A government report in 2014 found there was a “relentless pressure” on women to go back to their pre-baby weight quickly after welcoming a child, so it’s no wonder many new mums are unprepared for the reality of how they look.

This pressure is causing women to suffer body image issues post-birth, and the report found these concerns can be passed on to their children. 

“I remember immediately post-birth being somewhat repulsed by the way that my sagging stomach became a cone when I tensed to pull myself up into a sitting position,” Mum Millie Copeman, 22, from West Midlands told HuffPost UK.

“That frightened me. I was shocked about how wrinkled my stomach was and I was left with stretch marks around my bottom and under my boobs that looked more like wounds.”

MillieCopeman
Millie Copeman and her daughter, eight months. 

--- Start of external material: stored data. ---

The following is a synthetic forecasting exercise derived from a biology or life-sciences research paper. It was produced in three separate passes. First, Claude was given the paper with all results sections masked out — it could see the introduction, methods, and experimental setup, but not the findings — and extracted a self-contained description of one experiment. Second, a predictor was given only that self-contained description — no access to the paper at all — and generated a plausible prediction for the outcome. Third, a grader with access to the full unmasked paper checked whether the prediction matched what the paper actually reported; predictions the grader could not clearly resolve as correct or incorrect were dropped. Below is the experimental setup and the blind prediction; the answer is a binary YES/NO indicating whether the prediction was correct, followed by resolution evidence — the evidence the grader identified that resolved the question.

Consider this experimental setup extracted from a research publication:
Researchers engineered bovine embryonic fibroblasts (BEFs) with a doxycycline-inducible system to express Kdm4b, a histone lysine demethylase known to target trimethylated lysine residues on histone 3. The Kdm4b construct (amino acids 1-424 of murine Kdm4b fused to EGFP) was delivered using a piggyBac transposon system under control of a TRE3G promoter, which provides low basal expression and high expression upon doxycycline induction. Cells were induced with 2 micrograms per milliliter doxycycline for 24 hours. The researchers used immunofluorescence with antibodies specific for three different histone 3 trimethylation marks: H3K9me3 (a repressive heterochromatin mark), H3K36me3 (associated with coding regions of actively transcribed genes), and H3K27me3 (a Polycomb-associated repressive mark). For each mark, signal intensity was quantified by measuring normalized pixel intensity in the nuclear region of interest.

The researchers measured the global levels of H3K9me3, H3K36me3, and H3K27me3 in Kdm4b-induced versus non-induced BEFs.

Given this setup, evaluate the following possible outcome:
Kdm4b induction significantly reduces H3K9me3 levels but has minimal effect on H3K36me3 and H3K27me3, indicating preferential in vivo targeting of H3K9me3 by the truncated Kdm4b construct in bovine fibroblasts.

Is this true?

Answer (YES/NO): NO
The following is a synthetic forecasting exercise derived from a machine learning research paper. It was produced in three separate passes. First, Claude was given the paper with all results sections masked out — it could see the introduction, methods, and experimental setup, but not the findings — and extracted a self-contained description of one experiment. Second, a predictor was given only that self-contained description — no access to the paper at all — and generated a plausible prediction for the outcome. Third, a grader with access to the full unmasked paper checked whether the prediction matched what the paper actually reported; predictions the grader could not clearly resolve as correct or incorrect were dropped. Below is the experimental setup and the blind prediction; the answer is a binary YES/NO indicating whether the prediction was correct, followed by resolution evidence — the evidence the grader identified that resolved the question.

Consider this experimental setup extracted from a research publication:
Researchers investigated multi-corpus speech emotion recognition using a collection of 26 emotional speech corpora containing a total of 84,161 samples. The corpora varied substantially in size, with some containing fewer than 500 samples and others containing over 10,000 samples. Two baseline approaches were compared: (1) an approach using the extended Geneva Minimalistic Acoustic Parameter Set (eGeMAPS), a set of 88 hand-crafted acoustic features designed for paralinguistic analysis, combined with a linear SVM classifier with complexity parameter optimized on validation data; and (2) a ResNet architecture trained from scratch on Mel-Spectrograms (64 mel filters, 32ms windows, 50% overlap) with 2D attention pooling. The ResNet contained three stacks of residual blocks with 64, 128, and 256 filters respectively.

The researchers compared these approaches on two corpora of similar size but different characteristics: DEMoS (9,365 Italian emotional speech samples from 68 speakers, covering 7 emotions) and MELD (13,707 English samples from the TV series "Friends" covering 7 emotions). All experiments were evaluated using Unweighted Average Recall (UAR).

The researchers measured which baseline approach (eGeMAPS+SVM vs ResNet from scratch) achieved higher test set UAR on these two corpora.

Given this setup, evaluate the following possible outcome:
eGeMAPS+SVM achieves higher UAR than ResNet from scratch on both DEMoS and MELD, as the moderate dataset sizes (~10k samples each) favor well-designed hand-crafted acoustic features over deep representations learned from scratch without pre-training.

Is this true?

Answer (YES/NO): NO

Copeman said she couldn’t help but focus on how different her body looked since she had welcomed her daughter into the world. 

And that’s an issue many women face after giving birth, because the constant comparison in their minds to the body they had before is a hard voice to ignore.

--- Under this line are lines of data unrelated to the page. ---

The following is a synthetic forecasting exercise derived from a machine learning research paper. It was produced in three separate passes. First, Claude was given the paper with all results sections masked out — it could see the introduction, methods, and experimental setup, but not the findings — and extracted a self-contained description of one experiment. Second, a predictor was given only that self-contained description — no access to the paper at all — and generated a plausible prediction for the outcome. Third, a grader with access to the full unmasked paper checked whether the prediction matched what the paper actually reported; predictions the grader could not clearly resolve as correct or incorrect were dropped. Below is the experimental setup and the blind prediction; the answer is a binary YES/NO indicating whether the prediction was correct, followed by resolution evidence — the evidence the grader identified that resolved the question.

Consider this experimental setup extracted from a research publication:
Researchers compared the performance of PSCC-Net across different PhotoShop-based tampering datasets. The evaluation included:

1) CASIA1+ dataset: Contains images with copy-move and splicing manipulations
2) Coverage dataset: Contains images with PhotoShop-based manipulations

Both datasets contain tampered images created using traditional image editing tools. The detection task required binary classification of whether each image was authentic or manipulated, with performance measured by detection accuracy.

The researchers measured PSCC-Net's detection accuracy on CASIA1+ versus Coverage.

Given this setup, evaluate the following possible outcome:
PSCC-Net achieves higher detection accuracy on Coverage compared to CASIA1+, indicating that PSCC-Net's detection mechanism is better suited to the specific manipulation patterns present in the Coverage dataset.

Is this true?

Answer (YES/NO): NO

Professor Sarah Grogan, professor of psychology, health and wellbeing at Manchester Metropolitan University (MMU) has studied the psychological effects of women’s bodies after birth.

She said the postnatal period presents many body image challenges for some women, which cause them to think negatively about their body. 

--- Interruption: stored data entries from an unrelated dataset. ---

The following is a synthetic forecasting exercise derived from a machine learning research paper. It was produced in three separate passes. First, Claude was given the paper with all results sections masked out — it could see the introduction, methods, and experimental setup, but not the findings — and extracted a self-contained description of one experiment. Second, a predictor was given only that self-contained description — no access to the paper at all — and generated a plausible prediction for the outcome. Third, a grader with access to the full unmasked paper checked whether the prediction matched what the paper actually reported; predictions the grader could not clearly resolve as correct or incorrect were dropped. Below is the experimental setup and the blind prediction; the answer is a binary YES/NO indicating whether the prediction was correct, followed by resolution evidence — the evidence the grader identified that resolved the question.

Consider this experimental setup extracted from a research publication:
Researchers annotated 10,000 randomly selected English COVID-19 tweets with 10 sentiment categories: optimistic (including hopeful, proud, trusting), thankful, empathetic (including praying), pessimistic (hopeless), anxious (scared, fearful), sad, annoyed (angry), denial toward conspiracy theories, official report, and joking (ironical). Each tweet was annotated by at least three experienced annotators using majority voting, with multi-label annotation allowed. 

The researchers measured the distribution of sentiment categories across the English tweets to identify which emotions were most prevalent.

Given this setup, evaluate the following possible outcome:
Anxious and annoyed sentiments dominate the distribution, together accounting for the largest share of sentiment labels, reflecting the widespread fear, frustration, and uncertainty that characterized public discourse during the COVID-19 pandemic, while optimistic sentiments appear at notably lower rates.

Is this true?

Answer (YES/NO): NO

“Cultural ideals for women’s bodies tend to focus on slimness, firmness, and muscle tone,” she said, speaking to HuffPost UK.

“Since the physical changes associated with pregnancy can take women away from this toned and slender ideal, some women feel less attractive directly following childbirth.

“This is usually because mums compare their own bodies against media-ideal images of how women’s bodies should look, including media ‘success’ stories about celebrities who have recently given birth and are already toned and slender.

“These kinds of comparisons are not helpful for any women and our research suggests that most women feel more dissatisfied with their bodies after viewing these kinds of images.”

According to Grogan, women go through a desire to “get their body back” and, overwhelmed by the exhaustion of caring for a newborn, it can add to the notion of feeling “out of control” of their own body. 

Janet Fyle, Royal College of Midwives’ (RCM) professional policy advisor, said the issue isn’t just about the media, but the general discourse in society that is portraying this “ideal” body.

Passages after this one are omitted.